• [TEXT EXTRACT]:
= = = = = = =
Keeping this in mind when we move to the next stage of history, massive urbanization of assumedly literate Jews in a context that still was mostly non-European epitomized the advantages and disadvantages of remaining Jewish in front of the incentives and constraints operating in the domains of trade opportunities, taxation rules, and religious norms. B&E maintain that only an extreme tax differential that overturned merchants’ attachment to Judaism would lead Jews to convert, thus confirming the primacy of ideational commitment over mere economic calculus. On the other hand powerful incentives for Jews to persist and thrive in their relatively new economic specializations in trade and money lending also derived from characteristics acquired through a long tradition of cumulated knowledge and shared social norms, such as universal contract-enforcement institutions provided by Jewish law, and social and economic networks with other Jews. This was the more so as Jews possibly in the wake of Islamic expansion were rapidly extending their presence westward, penetrating into growing portions of medieval Western Europe. In other words, restrictions and persecutions that attempted to strangle or block altogether the Jewish presence in Europe were not the cause of the Jews’ economic specializations but rather among their consequences.

The next important facet, perhaps not sufficiently present in the conscience of many a reader, is the dramatic rupture brought about by the 13th century Mongol conquests, which destroyed the cities of the Middle East, devastated its commerce, and dramatically reduced demand for urban occupations throughout the region. B&E explain that in the wake of this devastation, diminished opportunities to participate in urban crafts and trade led much of the Jewish population to convert to Islam. In other words, quite reversing a conventional mode of thought, under conditions of extreme crisis Judaism was shown to become the dependent variable of economic process and not its explanatory factor. A Jewish community to thrive needed a functioning and developed (in relative historical terms) urban and commercial society, and it was bound to crisis and decline, to the extreme consequence of disappearance when trade and the urban economy collapsed. If this hypothesis is true in the past, it is certainly worth validating under conditions of modernization and after.

A special excursus on Jewish moneylending, quite at the end of B&E’s time span, helps at understanding the mutuality of relationships in the money market. Contrary to a simplified, univocal perception of the banking mechanisms, lenders and borrowers conspicuously overlapped – at least in the example illustrated through Italian archival materials. This intricate web provides important insights on the primacy of moneylending as an occupation, on the primary goal of restrictions – namely to prevent Jews from excessive real estate purchases, on the non-monopoly of Jews in the business, on their relations with the local governments, and on the relative advantages deriving from their extended networking and arbitrage experience and opportunities. It is unavoidable to observe how vulnerable and how manipulated Jewish moneylenders could be when facing the public interests but also the private greed of local rulers.
= = = = = = =
• [EXCERPTED RECORDS]:
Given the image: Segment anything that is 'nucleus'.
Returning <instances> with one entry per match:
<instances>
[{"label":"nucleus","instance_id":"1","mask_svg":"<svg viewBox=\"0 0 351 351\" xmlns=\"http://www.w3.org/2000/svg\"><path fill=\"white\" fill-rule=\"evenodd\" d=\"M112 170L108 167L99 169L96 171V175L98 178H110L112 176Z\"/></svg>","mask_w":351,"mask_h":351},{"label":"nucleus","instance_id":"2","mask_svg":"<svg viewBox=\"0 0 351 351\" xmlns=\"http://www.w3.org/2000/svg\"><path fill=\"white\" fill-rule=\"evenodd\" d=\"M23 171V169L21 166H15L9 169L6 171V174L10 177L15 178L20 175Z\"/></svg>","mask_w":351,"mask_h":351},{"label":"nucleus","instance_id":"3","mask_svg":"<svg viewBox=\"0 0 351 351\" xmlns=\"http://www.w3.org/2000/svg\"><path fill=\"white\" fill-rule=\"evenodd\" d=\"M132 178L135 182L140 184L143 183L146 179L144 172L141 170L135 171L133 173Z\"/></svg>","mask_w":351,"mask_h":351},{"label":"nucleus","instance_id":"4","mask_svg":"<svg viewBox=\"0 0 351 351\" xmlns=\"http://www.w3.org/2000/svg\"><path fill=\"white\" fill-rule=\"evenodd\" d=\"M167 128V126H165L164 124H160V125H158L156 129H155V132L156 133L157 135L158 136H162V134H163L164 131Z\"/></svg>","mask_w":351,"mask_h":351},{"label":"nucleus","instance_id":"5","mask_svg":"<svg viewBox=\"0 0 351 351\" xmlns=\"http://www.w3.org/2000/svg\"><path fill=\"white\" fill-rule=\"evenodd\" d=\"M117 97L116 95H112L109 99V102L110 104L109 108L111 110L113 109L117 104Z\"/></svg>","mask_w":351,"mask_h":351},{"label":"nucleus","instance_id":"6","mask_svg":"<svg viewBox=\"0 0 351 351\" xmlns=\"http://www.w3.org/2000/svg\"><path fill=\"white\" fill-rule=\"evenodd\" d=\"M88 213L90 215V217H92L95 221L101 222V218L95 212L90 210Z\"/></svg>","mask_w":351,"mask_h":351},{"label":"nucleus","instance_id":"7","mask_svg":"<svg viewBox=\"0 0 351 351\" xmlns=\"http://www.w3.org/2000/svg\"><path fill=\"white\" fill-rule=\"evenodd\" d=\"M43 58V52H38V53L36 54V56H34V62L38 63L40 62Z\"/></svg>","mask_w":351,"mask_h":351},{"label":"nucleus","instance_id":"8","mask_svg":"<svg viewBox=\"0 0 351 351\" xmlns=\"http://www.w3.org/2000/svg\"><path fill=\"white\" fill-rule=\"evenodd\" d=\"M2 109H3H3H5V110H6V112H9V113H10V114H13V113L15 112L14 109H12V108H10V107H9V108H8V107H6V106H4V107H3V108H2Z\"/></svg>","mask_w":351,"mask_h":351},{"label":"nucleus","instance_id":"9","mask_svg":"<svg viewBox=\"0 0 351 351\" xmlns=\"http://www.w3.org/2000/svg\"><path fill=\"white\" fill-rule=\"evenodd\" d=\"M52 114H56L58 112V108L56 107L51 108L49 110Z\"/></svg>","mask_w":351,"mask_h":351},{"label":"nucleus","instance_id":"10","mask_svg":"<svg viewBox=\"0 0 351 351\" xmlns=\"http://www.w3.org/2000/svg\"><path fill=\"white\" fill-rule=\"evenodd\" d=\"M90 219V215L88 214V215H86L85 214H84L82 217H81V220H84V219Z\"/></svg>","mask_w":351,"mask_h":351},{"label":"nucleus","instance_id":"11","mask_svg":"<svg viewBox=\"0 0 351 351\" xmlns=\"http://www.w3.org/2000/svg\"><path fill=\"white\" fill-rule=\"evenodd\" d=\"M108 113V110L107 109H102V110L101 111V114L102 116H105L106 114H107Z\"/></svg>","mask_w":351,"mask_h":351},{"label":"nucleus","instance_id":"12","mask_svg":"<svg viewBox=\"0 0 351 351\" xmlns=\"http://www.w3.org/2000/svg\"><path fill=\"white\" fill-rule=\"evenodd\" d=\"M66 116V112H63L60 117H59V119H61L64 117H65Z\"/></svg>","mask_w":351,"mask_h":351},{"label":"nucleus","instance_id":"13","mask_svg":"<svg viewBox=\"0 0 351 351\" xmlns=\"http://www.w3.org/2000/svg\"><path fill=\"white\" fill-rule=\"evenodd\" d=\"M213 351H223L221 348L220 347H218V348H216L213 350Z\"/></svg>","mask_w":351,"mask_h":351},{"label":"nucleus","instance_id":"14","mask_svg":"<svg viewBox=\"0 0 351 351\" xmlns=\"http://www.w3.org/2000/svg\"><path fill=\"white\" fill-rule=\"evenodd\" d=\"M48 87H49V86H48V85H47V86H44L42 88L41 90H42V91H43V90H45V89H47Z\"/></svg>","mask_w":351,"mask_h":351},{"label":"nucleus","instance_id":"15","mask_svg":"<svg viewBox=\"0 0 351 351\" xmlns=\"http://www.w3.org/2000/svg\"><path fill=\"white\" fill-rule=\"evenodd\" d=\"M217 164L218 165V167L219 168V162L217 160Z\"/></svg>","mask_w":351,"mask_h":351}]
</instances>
= = = = = = =
• [GOALS]:
1 – In the passage on Jewish economic history above, why did much of the Jewish population of the Middle East convert to Islam after the 13th century? Answer in one to three sentences.
2 – According to the passage on Jewish economic history, what was the primary goal of the restrictions on Jewish moneylenders?
3 – Pick up the passage on Jewish economic history after its final sentence and continue it in the same style.

• [THE ANSWERS]:
1 – The Mongol conquests destroyed the cities of the Middle East, devastated its commerce, and sharply reduced demand for urban occupations. With fewer opportunities to take part in urban crafts and trade, much of the Jewish population converted to Islam.

2 – To prevent Jews from making excessive real estate purchases.

3 –
Throughout their exploration work, and in order to build the factual pillars of their theoretical construct, B&E proceed cautiously using a vast range of different sources. From the archives of the Florentine Catasto just demonstrated to the Cairo Geniza, from Talmudic decisions and other responsa to a vast array of secondary literature. This said, there are a number of puzzling issues that B&E might wish to consider as they proceed further with their ambitious trip throughout Jewish economic history. Going back to the different approaches of historians and economists – in a sense the contrast between micro and macro paradigms – the reader finds a certain lack of attention to socioeconomic diversity within the Jewish collective. The analytic index – mainly devoted to places and notable individuals – nonetheless might have included items such as charitypoverty, or stratification, not to mention social class. It is not that these aspects of the Jewish economy across history are neglected altogether, but their importance vanishes in front of the main thread focusing on the admittedly leading role of educational attainment, or rather investment, as the main driver of Jews economic peculiarity versus other populations, and later on the supposedly dominant role of traders and especially moneylenders in the Jewish economy. In economic reality the role of distributive inequality was actually more than marginal if one thinks of the ample space it holds in the foundational rabbinical debates of Gemarah, and much later in the dense institutional web of medieval and early modern communities that had to confront pressing empirical circumstances. Much of the documented legal contentious probably involved middle and lower strata of Jewish society, but this seems to be out of B&E’s main analytical focus.

In turn, Jewish attention to the poorer strata of population and the declared effort to alleviate their miserable conditions has been posited by some historical demographers as one of several explanatory mechanisms of comparatively lower Jewish mortality levels due to natural causes, as long as those can be documented. For sure, throughout history Jews massively suffered of additional, exogenous causes of death which either generated massive population declines, or stopped or considerably slowed down their natural increase until the early beginnings of enlightenment and emancipation. But it remains a fact that other things being equal and when the general conditions allowed that, Jewish population steadily anticipated the modern demographic transition and population surge. This clearly occurred after the later time limits set by B&E, but its sociocultural and economic logical premises neatly fit within their time framework.

Concern with population size is indeed central to B&E’s main economic argument and in this respect it is intriguing they could not access the works of several major Jewish demographers like Liebmann Hersch, Arthur Ruppin, Jacob Lestschinsky, and Roberto Bachi, all of whom had developed their own reviews of historical sources (namely Bachi’s repertoire of population estimates for the Land of Israel) and theories about the possible size of global and regional Jewish populations before modernization. These omissions do not actually detract from the basic soundness of the long term population scenario presented here, namely the large fluctuations between a substantially large Jewish population in antiquity, sharp decline toward the early Middle Age, relative immobility through repeated episodes of instability throughout early modernity, and a much later demographic take-off.

Regarding the chronology of the great leap of ancient Jewry toward becoming the ancestors of the “chosen few” one would perhaps give more space to possible exceptions. For example, reading studies like Harry Leon’s and others on Jews in ancient Rome, one does perceive that the profile of the old rural society does not fit the Imperial capital where – before and shortly after the fall of the Temple – Jews already showed up as a vociferous urban populace settled with their homes, synagogues and skills in peculiar neighborhoods of the big capital city. As noted, this was no more than a small minority within the broader Jewish demographic picture of the time. But theory development should not neglect the exceptions, giving them a role within the more general concept.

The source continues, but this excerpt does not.